Blisters had already begun to form where she had gripped the saw and they stung as the water hit them. She looked out the window, surprised by her own reflection and nothing more. She turned off the water, blotted her hands dry on her pants, and crossed the room in the dark, crawling into the cave of blankets on her bed. As she listened to her brother bubble and snort in his sleep, blissfully unconscious, she felt an unfathomably vast, hollowed-out grief for what she’d done.
The next day, Finn acted like absolutely nothing out of the ordinary had happened and Kate was too spent to confront him. If Finn noticed the decimation of the lemon tree, he didn’t say anything. They avoided each other, and so the mood was subdued while they involved themselves in separate projects. Finn was up at the main house, getting ready for the work crew, and Kate was back at her stacks of files, when Shelley pulled into the drive, toting a basket of leftover turkey sandwiches.
Kate could sense that she immediately knew something was up between them; she had tried to raise a brow in Kate’s direction but Kate had refused eye contact. Finn picked at his sandwich with lackluster attention until finally Shelley packed up the leftovers and placed them in their refrigerator. Finn walked her out on his way back up to the main house. Through the curtainless windows, Kate watched them deep in conversation by the truck. She saw Finn nod several times and then Shelley reach out and touch his arm in acknowledgment of whatever he had agreed to before she engaged the clutch and put the truck in reverse.
Later in the afternoon, Finn came into the house and asked Kate to give him a ride to Shelley’s. He had offered to help her with a project, but he didn’t add any details and Kate didn’t ask. It took all she had left in reserve not to remind him that she was paying him to work on her house, not Shelley’s. The woman was wealthy and lonely, which in Kate’s opinion was a horrible combination. Years of being usurped by a larger-than-life personality and then a few more spent tending to his illness had left her socially adrift. Kate did not want Finn to be her lifeboat. As they pulled into Shelley’s driveway, Kate couldn’t help but think that after Finn was done with the house and had gone back to his life, Shelley would be gone as well. Though Shelley was her client, as far as Kate was concerned, it was Finn who fostered Shelley’s matronly attentions. Without his presence, Shelley would be forced to look elsewhere.

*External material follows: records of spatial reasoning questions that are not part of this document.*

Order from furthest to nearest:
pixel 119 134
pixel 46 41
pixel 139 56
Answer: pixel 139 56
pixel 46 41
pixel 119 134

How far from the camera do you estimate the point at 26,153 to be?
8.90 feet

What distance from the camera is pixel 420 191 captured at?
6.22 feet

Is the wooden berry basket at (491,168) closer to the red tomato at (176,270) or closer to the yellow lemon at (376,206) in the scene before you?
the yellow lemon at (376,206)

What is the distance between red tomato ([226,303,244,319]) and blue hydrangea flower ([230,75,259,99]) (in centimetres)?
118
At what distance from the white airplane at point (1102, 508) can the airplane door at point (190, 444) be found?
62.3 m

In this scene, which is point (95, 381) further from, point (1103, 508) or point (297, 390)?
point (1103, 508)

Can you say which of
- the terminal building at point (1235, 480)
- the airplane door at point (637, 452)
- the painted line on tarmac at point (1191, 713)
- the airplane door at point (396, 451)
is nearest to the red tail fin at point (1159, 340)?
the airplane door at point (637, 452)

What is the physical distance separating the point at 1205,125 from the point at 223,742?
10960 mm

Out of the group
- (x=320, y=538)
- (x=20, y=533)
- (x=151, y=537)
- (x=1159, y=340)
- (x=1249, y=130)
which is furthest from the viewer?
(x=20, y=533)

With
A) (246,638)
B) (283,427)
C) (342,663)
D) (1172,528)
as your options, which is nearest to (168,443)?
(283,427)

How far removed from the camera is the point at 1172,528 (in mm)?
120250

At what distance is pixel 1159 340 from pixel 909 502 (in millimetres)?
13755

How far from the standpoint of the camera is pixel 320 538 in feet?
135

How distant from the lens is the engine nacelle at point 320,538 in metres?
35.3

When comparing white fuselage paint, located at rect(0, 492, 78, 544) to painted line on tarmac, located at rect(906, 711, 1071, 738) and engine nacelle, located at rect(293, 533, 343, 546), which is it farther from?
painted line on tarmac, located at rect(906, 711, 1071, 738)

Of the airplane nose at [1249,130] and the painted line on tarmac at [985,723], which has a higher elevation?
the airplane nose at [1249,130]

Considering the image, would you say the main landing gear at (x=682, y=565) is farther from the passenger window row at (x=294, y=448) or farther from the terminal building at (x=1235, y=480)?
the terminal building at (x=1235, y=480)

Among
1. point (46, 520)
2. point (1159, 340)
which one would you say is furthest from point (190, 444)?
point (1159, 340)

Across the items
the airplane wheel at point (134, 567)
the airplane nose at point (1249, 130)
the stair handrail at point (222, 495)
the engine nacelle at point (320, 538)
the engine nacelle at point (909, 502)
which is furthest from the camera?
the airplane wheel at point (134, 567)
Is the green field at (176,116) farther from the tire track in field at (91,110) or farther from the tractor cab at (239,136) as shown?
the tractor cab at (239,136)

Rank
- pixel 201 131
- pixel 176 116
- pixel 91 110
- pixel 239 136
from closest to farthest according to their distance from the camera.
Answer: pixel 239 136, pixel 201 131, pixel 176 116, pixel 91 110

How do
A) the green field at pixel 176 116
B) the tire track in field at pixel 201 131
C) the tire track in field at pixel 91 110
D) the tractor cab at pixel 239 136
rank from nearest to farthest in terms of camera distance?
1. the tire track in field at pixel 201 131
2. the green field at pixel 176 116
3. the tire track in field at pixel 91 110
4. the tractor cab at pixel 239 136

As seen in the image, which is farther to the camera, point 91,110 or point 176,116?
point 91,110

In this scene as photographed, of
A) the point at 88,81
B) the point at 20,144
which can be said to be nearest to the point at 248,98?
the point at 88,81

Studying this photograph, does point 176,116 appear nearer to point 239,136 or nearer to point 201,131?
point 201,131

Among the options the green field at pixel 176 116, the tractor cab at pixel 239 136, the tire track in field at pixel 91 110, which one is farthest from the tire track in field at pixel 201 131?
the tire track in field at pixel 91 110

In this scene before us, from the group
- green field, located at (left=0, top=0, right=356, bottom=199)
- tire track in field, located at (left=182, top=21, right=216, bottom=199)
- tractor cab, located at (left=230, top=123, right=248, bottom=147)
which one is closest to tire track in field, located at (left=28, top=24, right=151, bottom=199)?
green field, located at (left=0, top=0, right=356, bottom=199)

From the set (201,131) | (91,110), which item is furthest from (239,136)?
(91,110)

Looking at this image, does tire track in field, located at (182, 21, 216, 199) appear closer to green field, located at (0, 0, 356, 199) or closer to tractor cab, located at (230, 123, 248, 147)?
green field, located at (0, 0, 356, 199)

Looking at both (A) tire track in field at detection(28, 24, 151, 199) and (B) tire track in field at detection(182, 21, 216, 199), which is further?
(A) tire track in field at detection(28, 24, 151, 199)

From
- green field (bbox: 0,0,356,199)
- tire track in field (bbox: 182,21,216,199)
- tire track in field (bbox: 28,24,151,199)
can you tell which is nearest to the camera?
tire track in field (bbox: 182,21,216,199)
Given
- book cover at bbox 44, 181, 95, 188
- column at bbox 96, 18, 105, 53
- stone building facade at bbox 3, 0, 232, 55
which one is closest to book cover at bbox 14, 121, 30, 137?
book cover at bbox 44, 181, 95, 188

As Finn unfolded from the passenger seat and shut the door, Kate put down her window and called, “I’m going downtown. Can you get a ride back from Shelley?”
She had just at that moment decided that she could not go back to the house and sit in the stink. The office would be blissfully quiet with everyone gone for the holiday weekend. All of a sudden she felt a rush of fondness for the long evenings she had spent there not so long ago. Kate didn’t wait for a response. If Finn could take her car and disappear for hours, he could figure out how to get home.
Around nine, after ordering Thai for dinner, Kate sat slurping the curry at her desk. She had just gotten off the phone with Ben, making sure he knew she was in the office. That kind of information would certainly not hurt her quest for partnership, and whether Ben heard her or not, the subliminal message was almost more advantageous.
Ben was coming into town before the holidays and wanted to have a reception for their clients sometime that week. It would, after six months, celebrate the opening of the firm’s L.A. office and Kate hoped, although he didn’t come out and say it, her partnership as well. She envisioned by then that at least some of the work would be done on the main house. She was excited to show it off to Ben. A house signified a commitment to California that Kate was sure Ben would appreciate. After all, she had been ambivalent at best when he had offered her Los Angeles. But Kate knew the move had been strategic. If she had insisted upon staying in D.C., she might as well have started looking for a new job. She was always amazed when people acted as if their lives were beyond their control, every move, every job, a whim that caught their fancy. In comparison, Kate’s life felt like it played out on a chessboard.
When her cell rang a little after eleven, Kate ignored it. She was deep into a brief by a new associate and she wanted to finish it, post suggestions and corrections, and leave it on his desk to be taken care of first thing Monday morning. Unfortunately, whoever was calling was not taking no for an answer. When she finally got up and walked across the room to pick her cell up off the chair where she had tossed it, she recognized the number as Shelley’s home line.
Most likely it was Finn, and she didn’t feel like getting into it with him. She tossed the phone down but before she got across the room it began to ring again. She grabbed the phone and turned it off and threw it down on the chair. Just as she made it to her desk, the office line began to ring and she picked it up.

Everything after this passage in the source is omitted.